O prazo médio de pagamento das autarquias às empresas de construção civil situa-se nos 6,5 meses, ou seja, 194 dias, e o montante em dívida ascende a 750 milhões de euros.
Estes são os dados do Inquérito de Outono de 2009 da Federação Portuguesa da Indústria da Construção e Obras Públicas (FEPICOP), que mostram uma redução de 49 dias no prazo de pagamento das autarquias face ao máximo histórico de 8,1 meses apurado no período homólogo de 2008 e uma redução de 27 dias face aos 7,4 meses apurados no Inquérito da Primavera 2009.
Reis Campos, responsável da FEPICOP, considera que a diminuição nos prazos de pagamento resulta "de um esforço de cumprimento por parte dos autarcas" e considera essa "atitude positiva, por mais pequena que seja a redução obtida". Recusa, no entanto, que este seja o resultado dos programas Pagar a Tempo e Horas e de Regularização Extraordinária de Dívidas do Estado porque, diz, "se esse programas tivessem sido eficazes, as dívidas das autarquias teriam baixado muito mais". Recorde-se que, há um ano, a FEPICOP estimava que as dívidas da Administração Central ultrapassavam os mil milhões de euros.
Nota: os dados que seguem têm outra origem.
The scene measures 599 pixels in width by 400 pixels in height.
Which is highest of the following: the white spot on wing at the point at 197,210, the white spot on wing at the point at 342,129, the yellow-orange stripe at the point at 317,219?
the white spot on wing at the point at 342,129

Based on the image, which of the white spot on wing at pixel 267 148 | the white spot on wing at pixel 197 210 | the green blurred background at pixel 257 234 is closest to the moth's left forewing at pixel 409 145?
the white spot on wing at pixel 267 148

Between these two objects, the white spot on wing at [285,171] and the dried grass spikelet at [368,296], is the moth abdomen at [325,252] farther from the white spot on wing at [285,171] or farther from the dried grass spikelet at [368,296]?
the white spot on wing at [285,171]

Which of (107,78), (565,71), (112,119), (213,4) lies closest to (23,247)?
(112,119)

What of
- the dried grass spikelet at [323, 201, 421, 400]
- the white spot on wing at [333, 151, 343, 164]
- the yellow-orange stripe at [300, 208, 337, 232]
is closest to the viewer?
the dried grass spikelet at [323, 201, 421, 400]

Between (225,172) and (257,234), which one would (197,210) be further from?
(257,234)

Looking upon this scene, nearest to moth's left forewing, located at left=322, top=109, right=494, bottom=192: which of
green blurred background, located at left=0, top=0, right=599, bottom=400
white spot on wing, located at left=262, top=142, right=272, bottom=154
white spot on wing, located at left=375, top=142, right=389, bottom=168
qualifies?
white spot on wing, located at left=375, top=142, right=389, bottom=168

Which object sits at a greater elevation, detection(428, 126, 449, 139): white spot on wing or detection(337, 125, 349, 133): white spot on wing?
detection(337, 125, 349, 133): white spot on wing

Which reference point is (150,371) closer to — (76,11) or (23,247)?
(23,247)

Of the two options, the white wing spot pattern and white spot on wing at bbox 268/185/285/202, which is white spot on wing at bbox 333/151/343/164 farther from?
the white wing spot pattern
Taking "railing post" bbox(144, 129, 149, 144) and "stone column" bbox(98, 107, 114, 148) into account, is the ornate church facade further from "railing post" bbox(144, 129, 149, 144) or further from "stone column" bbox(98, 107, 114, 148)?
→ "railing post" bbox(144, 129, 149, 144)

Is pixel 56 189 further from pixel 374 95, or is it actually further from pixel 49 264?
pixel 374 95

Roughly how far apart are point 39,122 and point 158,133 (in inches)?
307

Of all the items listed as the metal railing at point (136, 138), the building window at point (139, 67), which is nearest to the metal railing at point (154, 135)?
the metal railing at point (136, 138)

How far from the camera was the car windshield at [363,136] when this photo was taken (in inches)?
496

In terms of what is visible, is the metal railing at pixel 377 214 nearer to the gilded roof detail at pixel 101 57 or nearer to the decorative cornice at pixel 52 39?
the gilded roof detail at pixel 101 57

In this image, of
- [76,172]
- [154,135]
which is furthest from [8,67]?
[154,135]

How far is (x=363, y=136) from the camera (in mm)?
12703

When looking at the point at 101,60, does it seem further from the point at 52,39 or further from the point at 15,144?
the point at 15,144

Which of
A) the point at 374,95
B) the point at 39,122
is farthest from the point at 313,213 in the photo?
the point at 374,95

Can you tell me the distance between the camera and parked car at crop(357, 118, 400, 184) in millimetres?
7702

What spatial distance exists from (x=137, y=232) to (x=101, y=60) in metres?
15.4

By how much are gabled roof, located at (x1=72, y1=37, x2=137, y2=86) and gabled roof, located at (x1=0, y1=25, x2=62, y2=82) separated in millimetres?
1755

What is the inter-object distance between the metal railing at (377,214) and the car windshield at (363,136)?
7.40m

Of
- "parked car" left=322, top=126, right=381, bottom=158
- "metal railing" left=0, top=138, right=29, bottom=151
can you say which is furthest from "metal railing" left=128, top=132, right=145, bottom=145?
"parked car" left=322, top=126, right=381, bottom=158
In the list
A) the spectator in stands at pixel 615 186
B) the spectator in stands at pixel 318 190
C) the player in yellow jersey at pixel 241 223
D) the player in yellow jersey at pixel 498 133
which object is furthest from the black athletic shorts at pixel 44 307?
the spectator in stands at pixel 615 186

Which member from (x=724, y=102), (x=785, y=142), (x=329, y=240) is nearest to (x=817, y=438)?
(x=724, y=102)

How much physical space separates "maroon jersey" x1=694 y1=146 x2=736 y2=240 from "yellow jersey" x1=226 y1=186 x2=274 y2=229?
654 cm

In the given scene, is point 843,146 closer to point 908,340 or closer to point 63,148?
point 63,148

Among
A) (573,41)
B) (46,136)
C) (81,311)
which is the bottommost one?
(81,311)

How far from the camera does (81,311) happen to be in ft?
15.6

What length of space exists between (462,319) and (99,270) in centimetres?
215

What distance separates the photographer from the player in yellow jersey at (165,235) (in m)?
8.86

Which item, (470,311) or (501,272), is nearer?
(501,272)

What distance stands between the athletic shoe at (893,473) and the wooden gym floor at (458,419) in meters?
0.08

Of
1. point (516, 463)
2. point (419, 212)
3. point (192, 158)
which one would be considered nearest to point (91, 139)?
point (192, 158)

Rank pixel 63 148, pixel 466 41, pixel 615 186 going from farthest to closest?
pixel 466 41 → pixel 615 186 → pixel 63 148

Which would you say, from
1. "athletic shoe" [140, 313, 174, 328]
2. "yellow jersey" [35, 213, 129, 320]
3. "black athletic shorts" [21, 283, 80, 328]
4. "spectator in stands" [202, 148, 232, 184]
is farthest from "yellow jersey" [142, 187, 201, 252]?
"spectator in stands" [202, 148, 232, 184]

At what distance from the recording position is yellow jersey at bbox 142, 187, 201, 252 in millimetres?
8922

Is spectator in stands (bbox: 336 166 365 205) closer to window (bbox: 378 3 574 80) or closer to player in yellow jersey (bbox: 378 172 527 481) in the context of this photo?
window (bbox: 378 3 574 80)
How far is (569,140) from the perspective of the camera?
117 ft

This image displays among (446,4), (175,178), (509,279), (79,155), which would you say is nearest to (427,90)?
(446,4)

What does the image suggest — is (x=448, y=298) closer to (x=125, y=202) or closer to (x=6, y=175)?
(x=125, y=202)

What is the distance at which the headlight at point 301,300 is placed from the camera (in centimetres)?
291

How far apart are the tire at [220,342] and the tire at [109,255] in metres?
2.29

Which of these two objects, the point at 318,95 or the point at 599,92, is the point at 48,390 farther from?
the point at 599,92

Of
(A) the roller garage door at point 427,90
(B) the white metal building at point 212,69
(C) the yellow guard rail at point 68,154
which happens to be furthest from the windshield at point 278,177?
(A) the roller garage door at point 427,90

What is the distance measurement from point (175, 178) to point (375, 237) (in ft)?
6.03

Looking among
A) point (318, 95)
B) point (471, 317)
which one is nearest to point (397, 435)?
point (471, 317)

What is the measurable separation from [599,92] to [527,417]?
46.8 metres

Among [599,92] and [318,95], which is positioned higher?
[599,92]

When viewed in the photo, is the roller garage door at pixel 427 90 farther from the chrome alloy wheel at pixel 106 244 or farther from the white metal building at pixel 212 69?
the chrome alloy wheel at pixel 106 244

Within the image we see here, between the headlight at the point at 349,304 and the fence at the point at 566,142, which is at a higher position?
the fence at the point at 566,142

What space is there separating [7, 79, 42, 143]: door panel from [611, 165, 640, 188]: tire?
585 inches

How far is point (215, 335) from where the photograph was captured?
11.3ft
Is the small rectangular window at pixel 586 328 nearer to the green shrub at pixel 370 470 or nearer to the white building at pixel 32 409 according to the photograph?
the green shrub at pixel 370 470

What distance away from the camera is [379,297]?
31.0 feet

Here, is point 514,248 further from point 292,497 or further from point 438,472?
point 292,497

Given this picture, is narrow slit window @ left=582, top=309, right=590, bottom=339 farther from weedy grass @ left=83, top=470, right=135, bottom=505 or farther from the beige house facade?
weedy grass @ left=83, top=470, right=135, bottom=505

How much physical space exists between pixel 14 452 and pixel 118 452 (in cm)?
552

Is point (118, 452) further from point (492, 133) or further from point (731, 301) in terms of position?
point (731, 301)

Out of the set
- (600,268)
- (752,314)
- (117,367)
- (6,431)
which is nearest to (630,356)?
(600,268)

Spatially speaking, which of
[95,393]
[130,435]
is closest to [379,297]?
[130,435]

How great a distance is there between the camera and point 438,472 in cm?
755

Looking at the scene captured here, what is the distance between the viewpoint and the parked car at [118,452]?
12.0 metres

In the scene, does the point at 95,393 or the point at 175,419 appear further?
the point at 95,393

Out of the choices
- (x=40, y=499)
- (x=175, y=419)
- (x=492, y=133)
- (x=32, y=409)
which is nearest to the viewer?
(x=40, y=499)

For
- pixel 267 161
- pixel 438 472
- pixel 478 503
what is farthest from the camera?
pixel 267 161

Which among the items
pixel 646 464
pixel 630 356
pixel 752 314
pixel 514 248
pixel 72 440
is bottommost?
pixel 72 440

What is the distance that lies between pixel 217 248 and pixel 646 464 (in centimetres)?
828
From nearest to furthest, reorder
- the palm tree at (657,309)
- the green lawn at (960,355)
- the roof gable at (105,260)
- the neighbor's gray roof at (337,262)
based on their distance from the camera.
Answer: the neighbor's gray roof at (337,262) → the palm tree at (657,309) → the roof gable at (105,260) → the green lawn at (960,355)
No entanto, Reis Campos salienta que apesar desta quebra, em valor e em prazo, os números "são ainda muito elevados" e tornam-se ainda mais penalizantes para as empresas "que, neste momento, os sentem mais por estarem muito mais descapitalizadas do que estavam há um ano. O acesso ao crédito piorou. A banca, que recebeu elevadíssimos apoios estatais do plano anti-crise com o objectivo de os repercutir nas empresas, não o está a fazer e não está a apoiar o esforço das empresas. As taxas de juro baixaram brutalmente, é certo, mas o preço que as empresas estão a pagar à banca é muito elevado", sublinha.
O responsável da FEPICOP apoia-se nos dados do Banco de Portugal para provar as suas afirmações. Com efeito, de acordo com o bano central, o volume do crédito concedido à construção caiu 986 milhões de euros entre o final de 2008 e Setembro de 2009. "E o nosso inquérito mensal indica que o spread à construção quase quadruplicou nos últimos 12 meses. Em muitos casos está acima dos 4% e anula o efeito da redução de 76,5% que a Euribor sofreu no mesmo período. A banca parece ter-se esquecido de quais foram as condições em que lhe foram atribuídos os apoios anti-crise", salienta ainda o dirigente associativo.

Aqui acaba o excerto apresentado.